Pension giants call on govt to adopt AE expansion

Pension giants call on govt to adopt AE expansion

Some of the UK pension industry’s largest players have joined forces to demand an expansion of auto-enrolment to capture young people, part-time workers and those on lower incomes.

Master trust Now Pensions and the Association of British Insurers are among nine organisations to have lobbied Chancellor Rishi Sunak to follow through on recommendations made by the Department for Work and Pensions in 2017.

Employers must currently enrol any staff into a pension scheme who are aged between 22 up to the state pension age, and earn over £10,000 per year, £833 per month, or £192 per week. Both employers and employees must pay into the scheme.

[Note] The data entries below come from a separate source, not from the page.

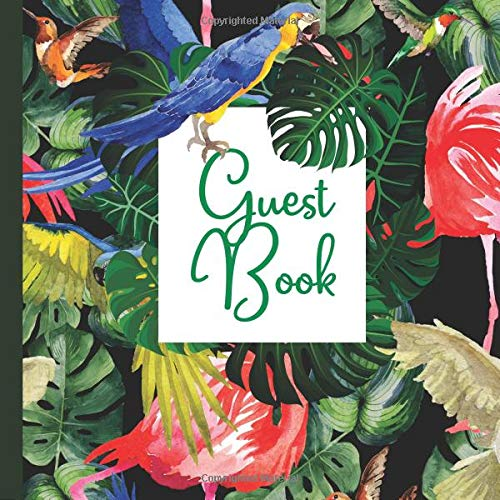 Guest Book: Hawaii Party Guest Book Includes Gift Tracker and Picture Memory Section to Create a Lasting Keepsake to Treasure Forever (Hawaii Party ... Invitations,Hawaii Party Supplies, Band 7)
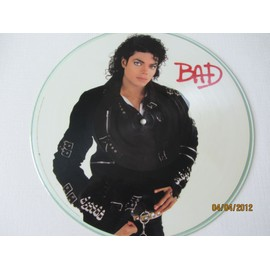 bad picture (I Just Can't Stop Loving You - Bad - The Way You Make Me Feel - Man in the Mirror - Dirty Diana - Another Part of Me  -Smooth Criminal - Leave Me Alone -Liberian Girl)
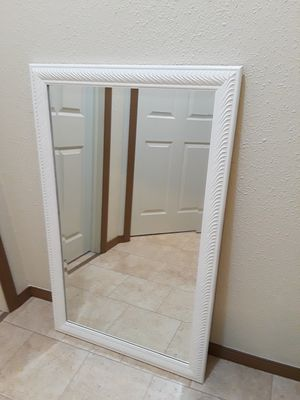 White Mirror , available 2 each 40.00 for Sale in Berea, OH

The nine pension companies, along with thinktank Onward, have called for a reduction in the age that people can start to save via auto-enrolment from 22 years old to 18.

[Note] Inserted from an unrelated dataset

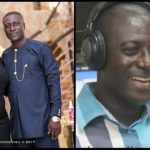 I Don't Believe HIV/AIDS Is Real – Adom FM's Captain Smart Makes Shocking Revelation (Video)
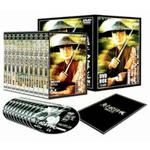 【送料無料】鬼平犯科帳 第3シリーズ DVD-BOX/中村吉右衛門[DVD]【返品種別A】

They have also urged Sunak to phase out the £6,240 lower earnings limit. This is the earnings threshold that allows employees to qualify for certain state benefits, including the basic state pension.

The letter, whose signatories also included Standard Life, Legal & General Investment Management and Scottish Widows, called for the widening of auto-enrolment by the mid-2020s. The Treasury has been contacted for comment.

These proposals fall in line with the DWP’s own 2017 report, which recommended auto-enrolling workers from the age of 18 and abolishing the low-earnings threshold.

The lower earnings threshold harms women

Expanding auto-enrolment would help those on the national living wage increase their final pension pot by up to £93,989, amounting to a potential 60 per cent rise, according to Onward.

For those aged 23 and over, the national living wage will rise to £9.50 per hour as of next month, up from its current level of £8.91 per hour.

The average young worker's pension pot would rise by up to £20,267 with four additional years of saving, the thinktank said.

In their submission to the Work and Pensions Committee inquiry on pension freedoms, published on February 24, Aviva praised the rollout of auto-enrolment, highlighting the approximate 10mn people now saving towards retirement as a result of the scheme.

The financial services group, which operates a master trust, warned however that the initiative “has not meant that people are necessarily saving enough for their retirement, nor does it mean that all groups of workers have benefited equally”. 

“In particular, the young, the low paid, part time workers and women have not fully reaped the benefits,” Aviva added. 

It advocated for the removal of the lower earnings threshold, suggesting that it particularly disadvantages those with more than one part-time job, a group that is disproportionately dominated by women. 

Between October to December 2021, 38 per cent of women in employment were working part-time, compared with 13 per cent of working men, according to the Office for National Statistics.

An employee working two days on the National Living Wage would currently only receive an employer pension contribution of 15p into their pension pot, or £7.80 per year. 

This is because the first £6,240 of annual salary, or £120 a week, is not pensionable under auto-enrolment. Therefore, the lowest paid have the smallest proportion of their wage paid into their pension.